→ **DOCUMENT SECTION**:
******************************

VS 2005 Compiler Performance (Web Site Project)

G

Guest

Have a web site project with only a few pages. The site is in a solution that
has about 20 projects that are business objects that the site is dependent
on. When I do a build the compiler says "Build succeeded" in about 5 seconds
but then the screen is frozen for about 40 or more seconds after that. The
solution explorer and other IDE parts go blank and redraw during that time.
What is happening during the 40 seconds after the build and how can I make it
faster? Have used VS2003 for years with larger projects and have not had
this kind of problem. This slowness will prevent us from moving our main app
to VS 2005.
 
F

Frans Bouma [C# MVP]

Fred said:
Have a web site project with only a few pages. The site is in a
solution that has about 20 projects that are business objects that
the site is dependent on. When I do a build the compiler says "Build
succeeded" in about 5 seconds but then the screen is frozen for about
40 or more seconds after that. The solution explorer and other IDE
parts go blank and redraw during that time. What is happening during
the 40 seconds after the build and how can I make it faster? Have
used VS2003 for years with larger projects and have not had this kind
of problem. This slowness will prevent us from moving our main app to
VS 2005.

Chop up your solution into smaller solutions and reference the
assemblies in binary form. 10 to 1 you aren't working on all 20
projects at a time.

******************************

→ **GIVEN PROBLEM A**: Pick out each row that contains the string "below", copying it unchanged.
The forum thread has no connection to the rows that follow.

(Stored items)
******************************

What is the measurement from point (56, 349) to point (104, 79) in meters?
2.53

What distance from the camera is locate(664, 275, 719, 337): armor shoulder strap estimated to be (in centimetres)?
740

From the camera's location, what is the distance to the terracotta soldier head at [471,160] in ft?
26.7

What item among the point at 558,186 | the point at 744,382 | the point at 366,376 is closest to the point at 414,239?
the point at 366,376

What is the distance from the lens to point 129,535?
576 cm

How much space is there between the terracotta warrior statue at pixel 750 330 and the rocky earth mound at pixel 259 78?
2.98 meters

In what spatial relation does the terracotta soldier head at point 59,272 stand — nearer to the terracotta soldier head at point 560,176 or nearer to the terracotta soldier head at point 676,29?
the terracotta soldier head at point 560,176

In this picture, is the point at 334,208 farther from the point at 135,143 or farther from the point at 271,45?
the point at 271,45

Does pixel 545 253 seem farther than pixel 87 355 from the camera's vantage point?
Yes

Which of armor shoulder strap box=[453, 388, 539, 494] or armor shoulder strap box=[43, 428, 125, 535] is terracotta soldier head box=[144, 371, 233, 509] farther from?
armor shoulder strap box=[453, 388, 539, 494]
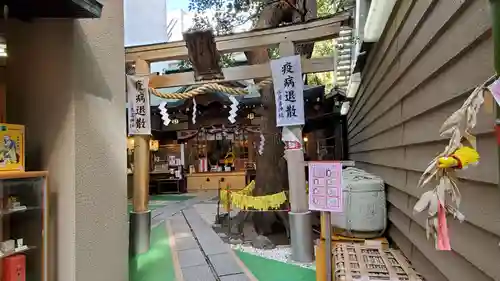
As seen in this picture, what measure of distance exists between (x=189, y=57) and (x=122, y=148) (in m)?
3.31

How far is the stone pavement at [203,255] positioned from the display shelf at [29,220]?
2.50 m

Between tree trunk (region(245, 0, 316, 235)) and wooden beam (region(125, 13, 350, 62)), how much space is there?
1.55m

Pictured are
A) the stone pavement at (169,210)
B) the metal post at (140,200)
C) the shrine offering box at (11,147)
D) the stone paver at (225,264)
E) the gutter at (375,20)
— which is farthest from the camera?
the stone pavement at (169,210)

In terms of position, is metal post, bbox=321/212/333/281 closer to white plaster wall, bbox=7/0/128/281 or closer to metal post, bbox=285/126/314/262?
white plaster wall, bbox=7/0/128/281

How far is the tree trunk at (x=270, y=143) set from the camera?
26.9 ft

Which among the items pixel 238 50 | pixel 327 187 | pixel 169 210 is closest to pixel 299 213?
pixel 327 187

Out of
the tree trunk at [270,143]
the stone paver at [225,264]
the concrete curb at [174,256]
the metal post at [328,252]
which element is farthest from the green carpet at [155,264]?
the metal post at [328,252]

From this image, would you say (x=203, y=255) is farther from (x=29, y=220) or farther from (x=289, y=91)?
(x=29, y=220)

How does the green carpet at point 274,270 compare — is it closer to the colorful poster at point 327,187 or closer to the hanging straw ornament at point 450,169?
the colorful poster at point 327,187

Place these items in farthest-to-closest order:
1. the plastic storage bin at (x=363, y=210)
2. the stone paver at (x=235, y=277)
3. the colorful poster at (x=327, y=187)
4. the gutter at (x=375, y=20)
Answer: the stone paver at (x=235, y=277) < the plastic storage bin at (x=363, y=210) < the gutter at (x=375, y=20) < the colorful poster at (x=327, y=187)

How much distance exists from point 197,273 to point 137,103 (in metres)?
3.70

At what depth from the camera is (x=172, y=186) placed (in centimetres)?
1745

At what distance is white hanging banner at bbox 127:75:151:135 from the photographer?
720 cm

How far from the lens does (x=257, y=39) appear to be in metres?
6.48
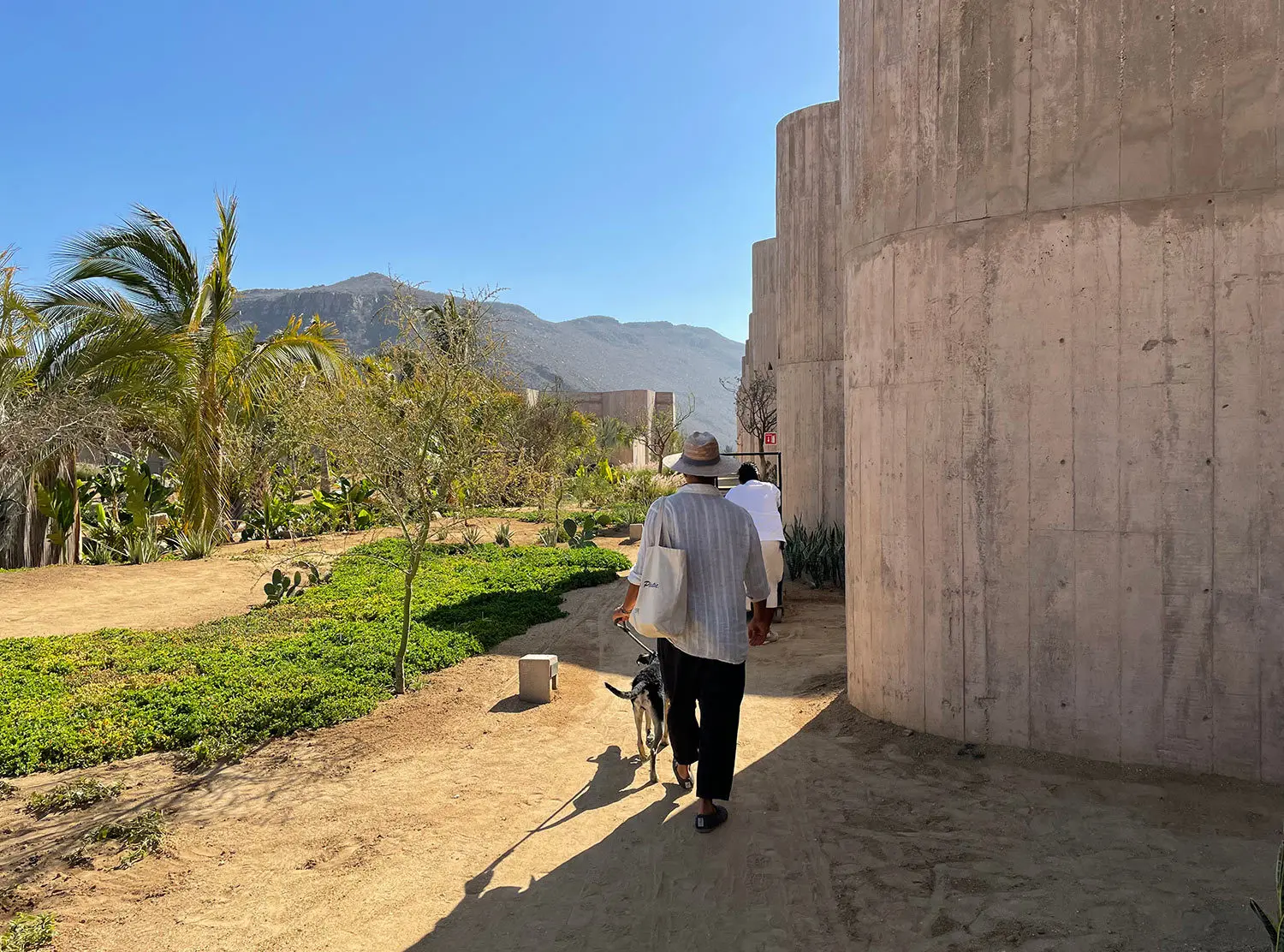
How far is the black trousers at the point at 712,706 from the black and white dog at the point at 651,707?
541 mm

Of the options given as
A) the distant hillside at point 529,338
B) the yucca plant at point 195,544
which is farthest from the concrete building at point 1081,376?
the distant hillside at point 529,338

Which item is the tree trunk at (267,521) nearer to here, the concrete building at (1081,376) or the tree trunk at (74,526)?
the tree trunk at (74,526)

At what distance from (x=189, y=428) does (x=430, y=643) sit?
8527 mm

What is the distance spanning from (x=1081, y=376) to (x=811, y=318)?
23.4 ft

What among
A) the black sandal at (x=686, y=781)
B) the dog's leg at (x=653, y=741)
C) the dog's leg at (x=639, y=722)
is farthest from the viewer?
the dog's leg at (x=639, y=722)

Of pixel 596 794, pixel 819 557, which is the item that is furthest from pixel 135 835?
pixel 819 557

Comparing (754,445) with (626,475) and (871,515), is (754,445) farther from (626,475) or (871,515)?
(871,515)

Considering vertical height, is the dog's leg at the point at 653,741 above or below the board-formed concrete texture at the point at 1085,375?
below

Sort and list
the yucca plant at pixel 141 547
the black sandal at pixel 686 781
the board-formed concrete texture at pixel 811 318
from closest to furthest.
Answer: the black sandal at pixel 686 781
the board-formed concrete texture at pixel 811 318
the yucca plant at pixel 141 547

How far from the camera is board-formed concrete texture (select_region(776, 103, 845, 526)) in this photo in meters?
11.0

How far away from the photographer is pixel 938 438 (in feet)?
15.6

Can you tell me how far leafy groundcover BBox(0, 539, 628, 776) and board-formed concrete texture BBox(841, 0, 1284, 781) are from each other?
13.2ft

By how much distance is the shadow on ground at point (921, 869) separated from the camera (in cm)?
309

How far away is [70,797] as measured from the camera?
15.0 ft
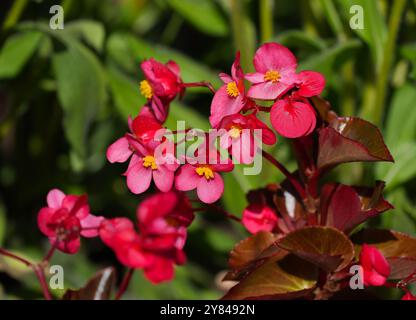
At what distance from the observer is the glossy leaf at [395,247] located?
729 mm

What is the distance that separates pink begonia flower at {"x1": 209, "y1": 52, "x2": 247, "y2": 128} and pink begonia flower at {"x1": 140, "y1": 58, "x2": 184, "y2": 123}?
65 mm

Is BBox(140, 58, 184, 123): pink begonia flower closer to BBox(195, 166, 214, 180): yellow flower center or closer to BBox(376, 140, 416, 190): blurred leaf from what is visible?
BBox(195, 166, 214, 180): yellow flower center

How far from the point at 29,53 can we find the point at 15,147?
305mm

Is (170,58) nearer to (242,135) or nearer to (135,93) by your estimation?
(135,93)

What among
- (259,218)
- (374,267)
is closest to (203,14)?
(259,218)

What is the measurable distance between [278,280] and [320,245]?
7cm

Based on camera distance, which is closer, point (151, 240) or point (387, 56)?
point (151, 240)

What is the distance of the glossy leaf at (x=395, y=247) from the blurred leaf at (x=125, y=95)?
1.41 feet

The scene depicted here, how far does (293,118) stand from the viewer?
0.66m

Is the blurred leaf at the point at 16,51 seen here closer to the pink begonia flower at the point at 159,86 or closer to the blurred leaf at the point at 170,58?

******************************

→ **GIVEN PROBLEM B**: Reproduce the forum thread on Visual Studio 2005 build slowness in full, word for word.

→ **CORRECT OUTPUT A**:
Considering vertical height, is the dog's leg at the point at 653,741 above or below the board-formed concrete texture at the point at 1085,375?
below

→ **CORRECT OUTPUT B**:
VS 2005 Compiler Performance (Web Site Project)

G

Guest

Have a web site project with only a few pages. The site is in a solution that
has about 20 projects that are business objects that the site is dependent
on. When I do a build the compiler says "Build succeeded" in about 5 seconds
but then the screen is frozen for about 40 or more seconds after that. The
solution explorer and other IDE parts go blank and redraw during that time.
What is happening during the 40 seconds after the build and how can I make it
faster? Have used VS2003 for years with larger projects and have not had
this kind of problem. This slowness will prevent us from moving our main app
to VS 2005.
 
F

Frans Bouma [C# MVP]

Fred said:
Have a web site project with only a few pages. The site is in a
solution that has about 20 projects that are business objects that
the site is dependent on. When I do a build the compiler says "Build
succeeded" in about 5 seconds but then the screen is frozen for about
40 or more seconds after that. The solution explorer and other IDE
parts go blank and redraw during that time. What is happening during
the 40 seconds after the build and how can I make it faster? Have
used VS2003 for years with larger projects and have not had this kind
of problem. This slowness will prevent us from moving our main app to
VS 2005.

Chop up your solution into smaller solutions and reference the
assemblies in binary form. 10 to 1 you aren't working on all 20
projects at a time.